Copy, please, the line with "Žemės sklypų dokumentų" and each line that follows it through the end of the data below, exactly as given and without pictures.

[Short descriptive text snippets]

________________

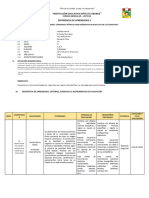 Experiencia de Aprendizaje - 2 - 3°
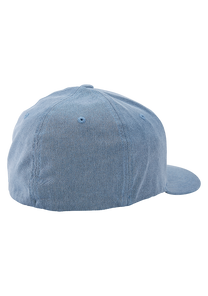 Deep Down Athletic Textured Hat Blue View 4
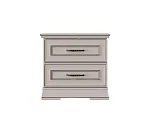 Тумба прикроватная Флоренция KOM2S персидский жемчуг | изображение 1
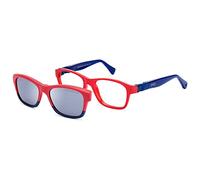 NANOVISTA GAIKAI SC 3.0 Gafas, Rojo Mate/Marino, 49 Unisex Adulto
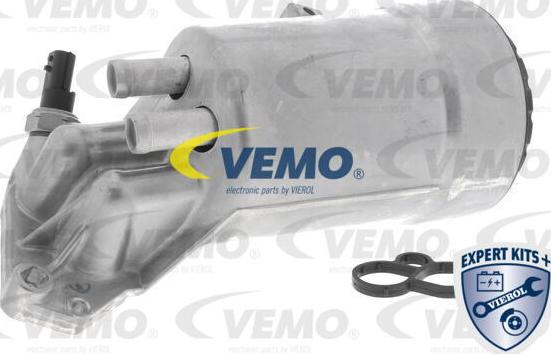 Vemo V46-60-0013 - Масляный радиатор, двигательное масло autodif.ru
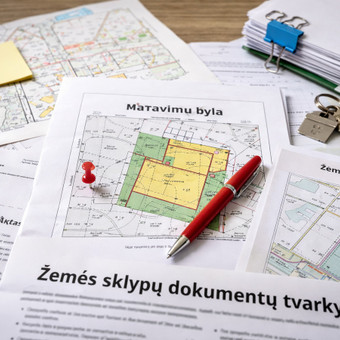 Žemės sklypų dokumentų tvarkymas ir rengimas Kaunas MB „Pakamaris“ nuotrauka 5
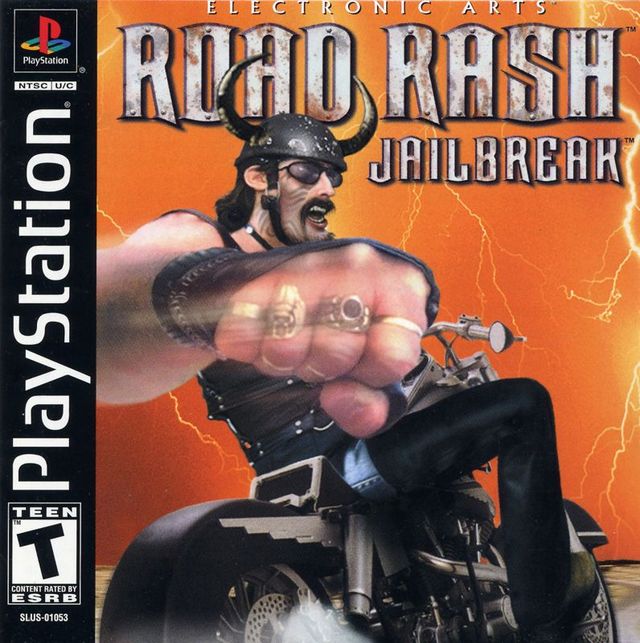 Game cover: Road Rash: Jailbreak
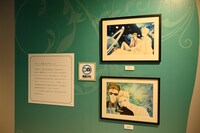 「ジャック＆エレナ」シリーズのイラスト。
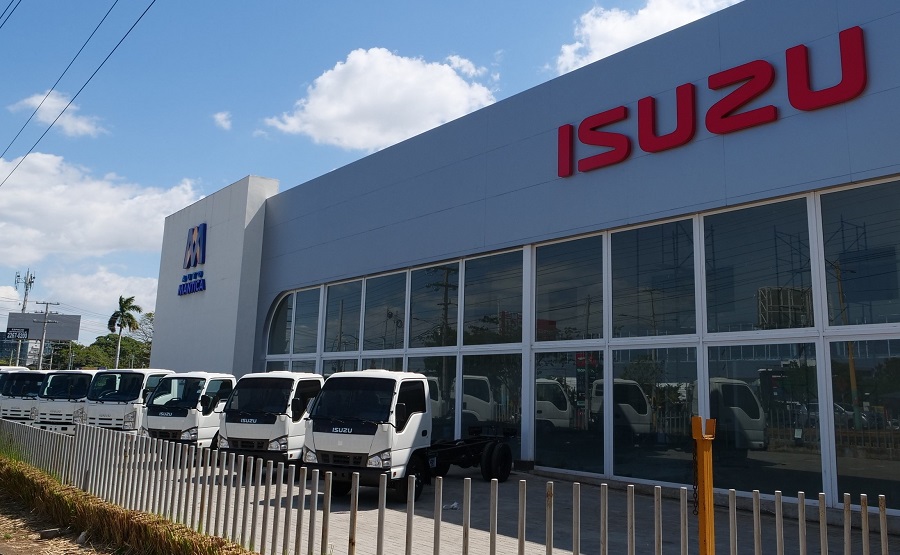 Con inversión de US$8 millones, reactivan operaciones de Isuzu en Nicaragua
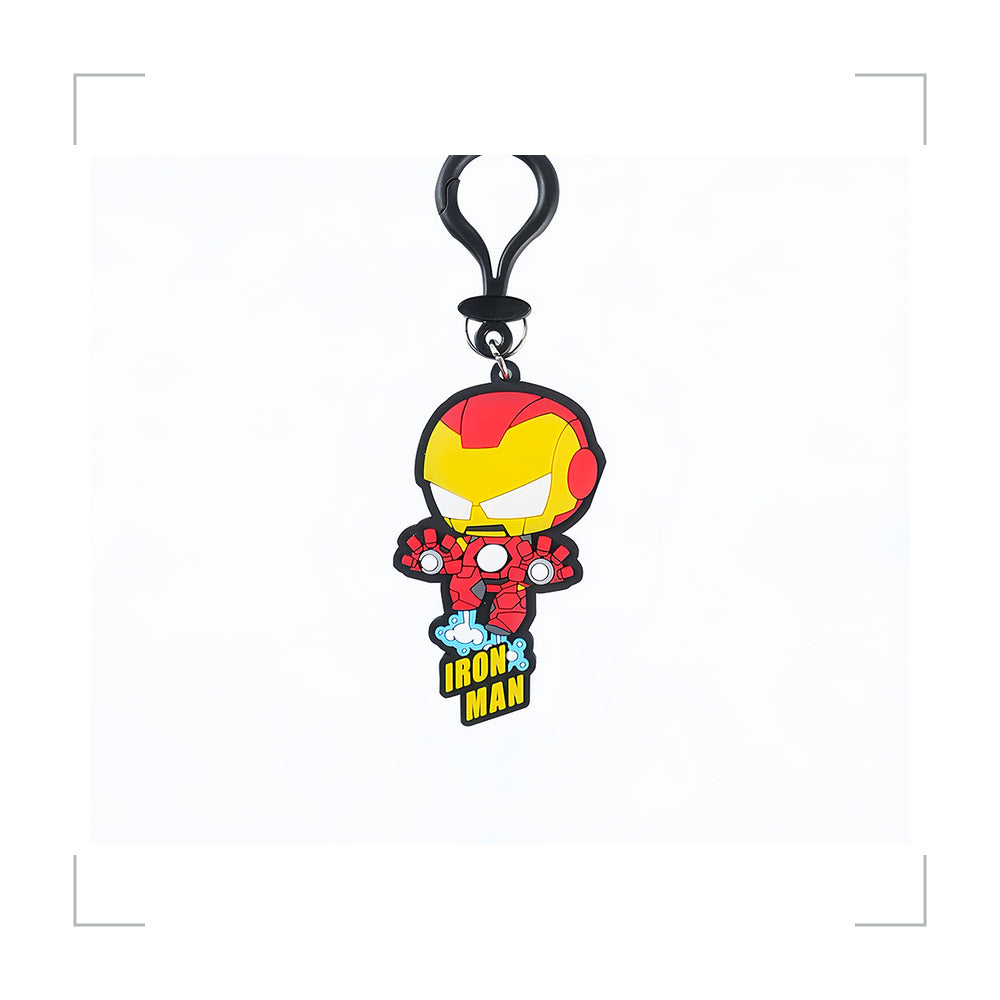 [BG_UNKNOWN] Iron Man PVC Keychain 5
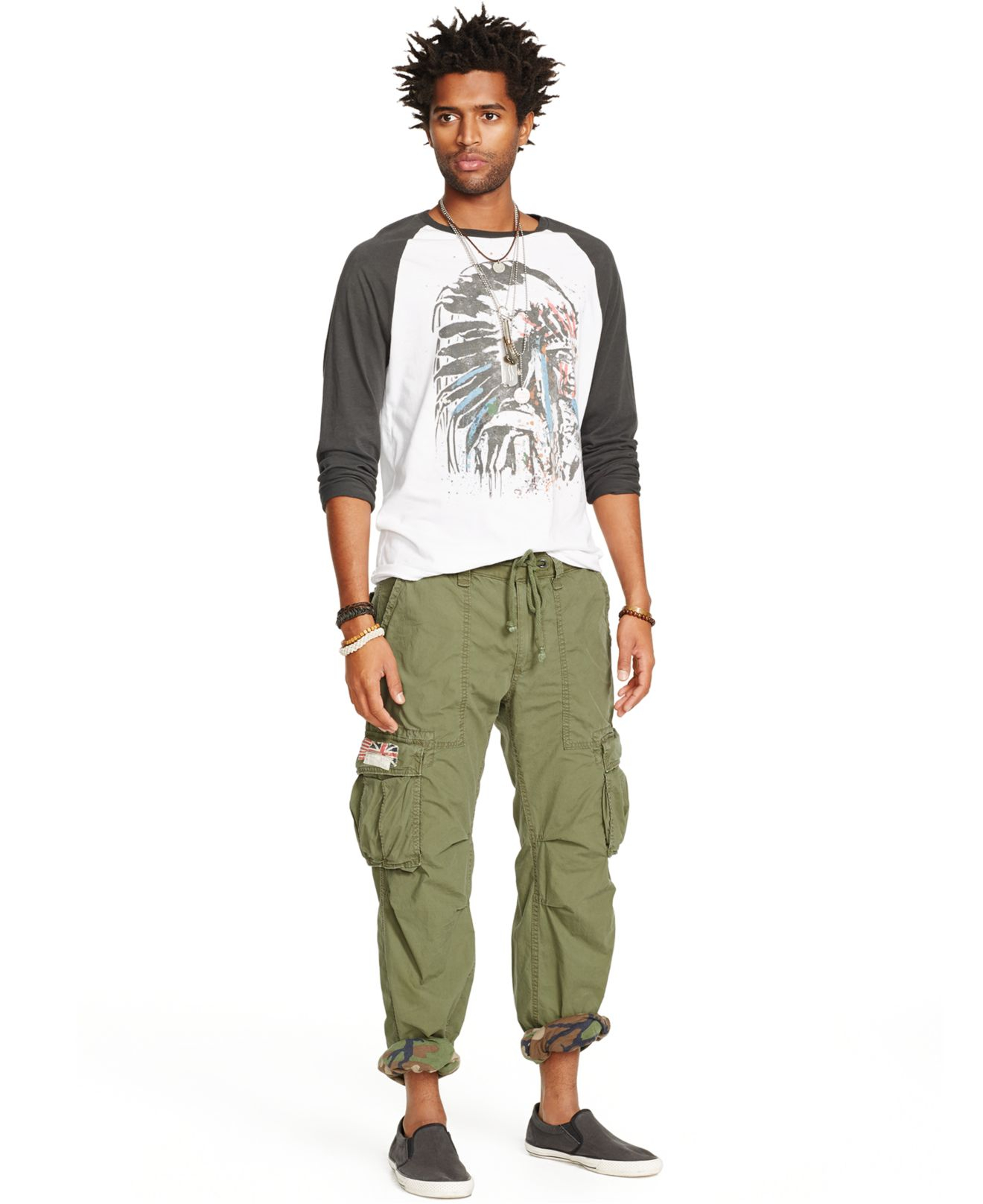 men's ralph lauren cargo pants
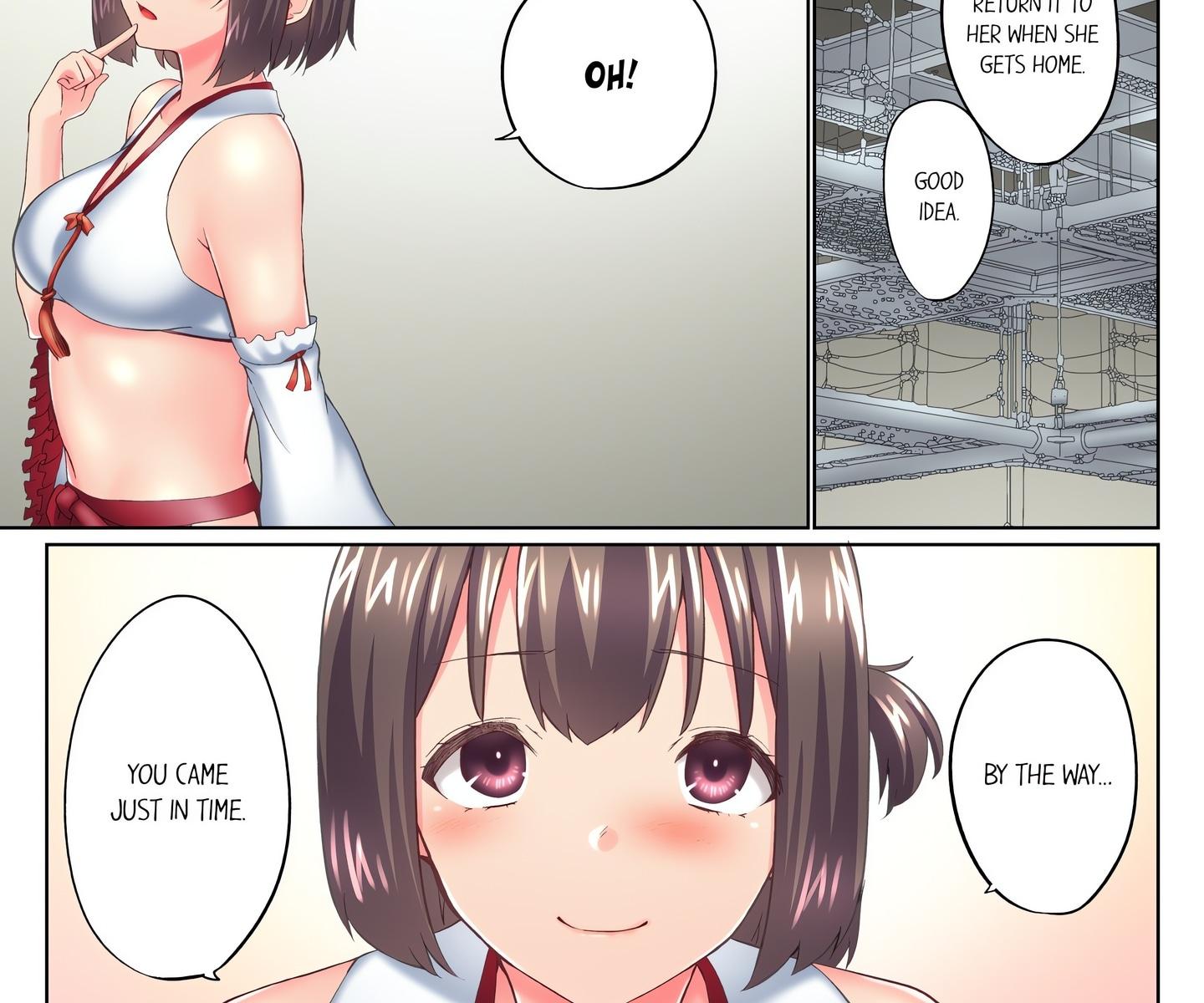 My Brother’s Slipped Inside Me in The Bathtub (Uncensored) Chapter 119 - Page 8 in English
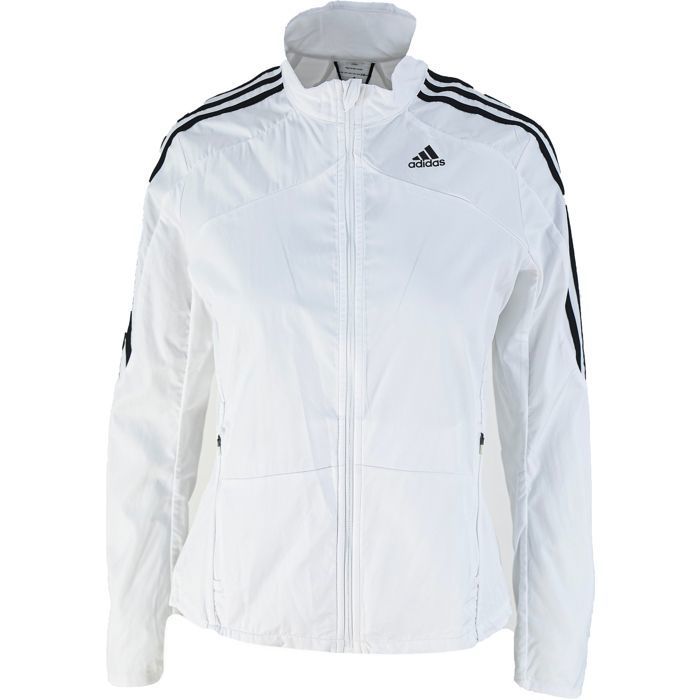 Veste adidas blanche on sale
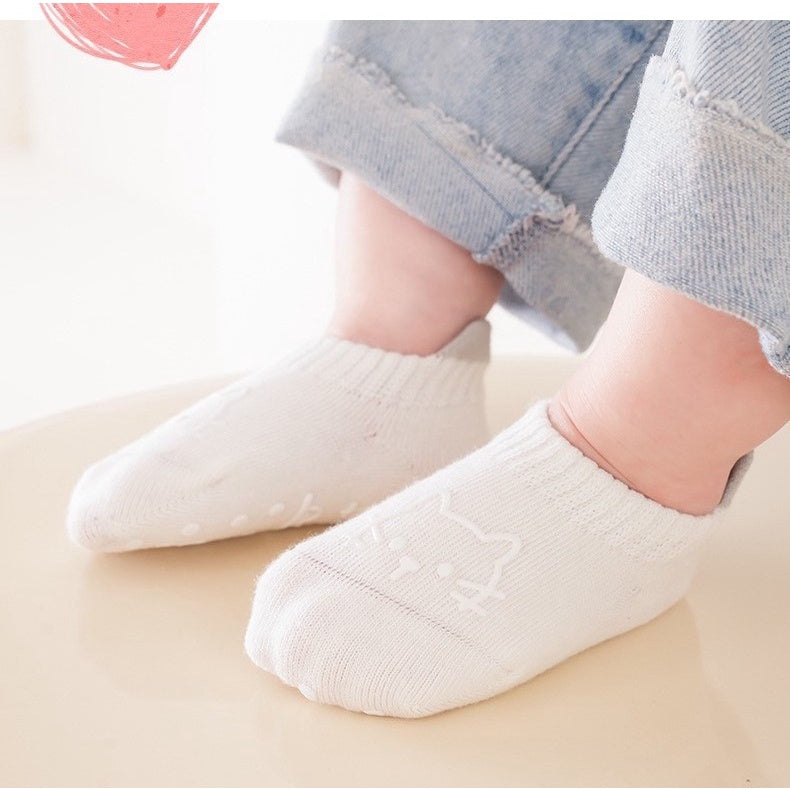 0-3 thn | KAOS KAKI BAYI ANAK IMPOR SOCKS LUCU KARAKTER KARTUN UNISEX catalog QN QCi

________________

• WRITTEN SOLUTION:
 Žemės sklypų dokumentų tvarkymas ir rengimas Kaunas MB „Pakamaris“ nuotrauka 5
 Game cover: Road Rash: Jailbreak
 「ジャック＆エレナ」シリーズのイラスト。
 Con inversión de US$8 millones, reactivan operaciones de Isuzu en Nicaragua
 [BG_UNKNOWN] Iron Man PVC Keychain 5
 men's ralph lauren cargo pants
 My Brother’s Slipped Inside Me in The Bathtub (Uncensored) Chapter 119 - Page 8 in English
 Veste adidas blanche on sale
 0-3 thn | KAOS KAKI BAYI ANAK IMPOR SOCKS LUCU KARAKTER KARTUN UNISEX catalog QN QCi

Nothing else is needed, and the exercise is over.